Extracted text ::
--- START ---

Published Aug 11, 2025 12:05 am  |  Updated Aug 10, 2025 03:52 pm
FROM THE MARGINS
In his July 2025 State of the Nation Address, President Ferdinand Marcos Jr. again highlighted the importance of agriculture in the country’s development. He promised increased production, more budget for agricultural programs, better infrastructure, and safeguards against traders’ price manipulation. With urgency in his tone, he emphasized the need to modernize farming systems, expand access to markets, and raise the incomes of those who feed the nation. The President’s message was clear: agriculture must move from subsistence to sustainability, from tradition to transformation.
Yet amid national blueprints and billion-peso investments, one reality remains: no amount of machinery or subsidies will work without the empowerment of the people at the heart of agriculture — our farmers, fisherfolk, and rural entrepreneurs. To empower them effectively, we must invest in grassroots institutions that serve them best: cooperatives and community-based organizations.
These organizations are the unsung engines of agricultural productivity. They consolidate production, aggregate demand, lower costs, share risks, and connect smallholders to value chains and support services. A well-functioning cooperative can mean the difference between poverty and progress for a farming community. It can turn a lone farmer into a part of a collective force, one that has better bargaining power, financial access, and voice.
But many cooperatives remain fragile. Despite their potential, thousands of small coops struggle in isolation, unable to scale or sustain impact. The government and all development partners — including the business sector — must provide support to ensure that our agri-cooperatives and farmers/fishers’ organizations are not hampered by weak governance, outdated systems, limited professional management and inadequate access to technology, finance, and markets.
If we are serious about strengthening agriculture, we must strengthen cooperatives — not in isolation, but through partnerships that bring together government, business, and local communities.
One compelling model is the Makati Business Club’s (MBC) Adopt-A-Coop initiative. Launched through its Agricultural Productivity Committee, the program intends to enable private companies to “adopt” a cooperative towards providing sustained mentorship, training, and market access. From digital literacy and accounting systems to product development and logistics, the support will be tailored to what coops actually need.
These will not be mere donations or PR projects. These are long-term engagements, where business leaders treat farmers as partners and help build viable, self-reliant enterprises. It envisions adopted cooperatives gaining better access to supply chains, securing contracts with corporate buyers, or improving internal operations through digital tools introduced by their partners.
Through its Agricultural Productivity Committee, MBC also works on broader advocacy — calling for reforms that simplify regulations, incentivize agri-investment, and promote transparency in agri-related governance. The committee envisions bringing together experts, entrepreneurs, and farmer leaders to share insights and solutions that can help transform Philippine agriculture.
These efforts reflect a growing understanding: that inclusive agribusiness is not only possible — it is essential. And to make it work, we must nurture the organizations that serve as the bridge between small producers and the wider economy.

--- END ---

Material provided ::
--- START ---

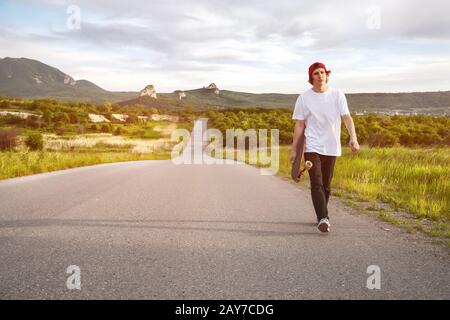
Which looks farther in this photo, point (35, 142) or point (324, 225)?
point (35, 142)

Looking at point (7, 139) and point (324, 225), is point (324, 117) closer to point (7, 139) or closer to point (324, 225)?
point (324, 225)

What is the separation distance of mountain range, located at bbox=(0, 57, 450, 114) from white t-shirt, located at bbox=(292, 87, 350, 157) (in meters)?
67.0

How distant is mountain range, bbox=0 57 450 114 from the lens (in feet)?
258

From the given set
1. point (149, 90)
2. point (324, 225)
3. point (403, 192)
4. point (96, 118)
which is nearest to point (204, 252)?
point (324, 225)

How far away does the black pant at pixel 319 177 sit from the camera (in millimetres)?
5867

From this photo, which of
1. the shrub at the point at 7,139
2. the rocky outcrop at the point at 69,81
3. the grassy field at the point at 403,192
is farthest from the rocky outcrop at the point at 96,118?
the rocky outcrop at the point at 69,81

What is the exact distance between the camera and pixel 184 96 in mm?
133625

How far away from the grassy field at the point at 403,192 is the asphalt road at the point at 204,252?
597 millimetres

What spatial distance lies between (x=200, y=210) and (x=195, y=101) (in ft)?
393

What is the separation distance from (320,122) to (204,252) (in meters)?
2.41

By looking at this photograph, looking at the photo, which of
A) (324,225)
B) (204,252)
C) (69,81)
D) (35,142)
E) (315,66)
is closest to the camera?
(204,252)

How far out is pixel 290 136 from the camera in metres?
55.9

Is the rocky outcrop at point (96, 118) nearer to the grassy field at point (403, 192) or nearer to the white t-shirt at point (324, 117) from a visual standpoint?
the grassy field at point (403, 192)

--- END ---

Problem requirements :: In the opinion piece on agricultural cooperatives, through which committee did the Makati Business Club launch its Adopt-A-Coop initiative?

Answer to this problem :: Its Agricultural Productivity Committee.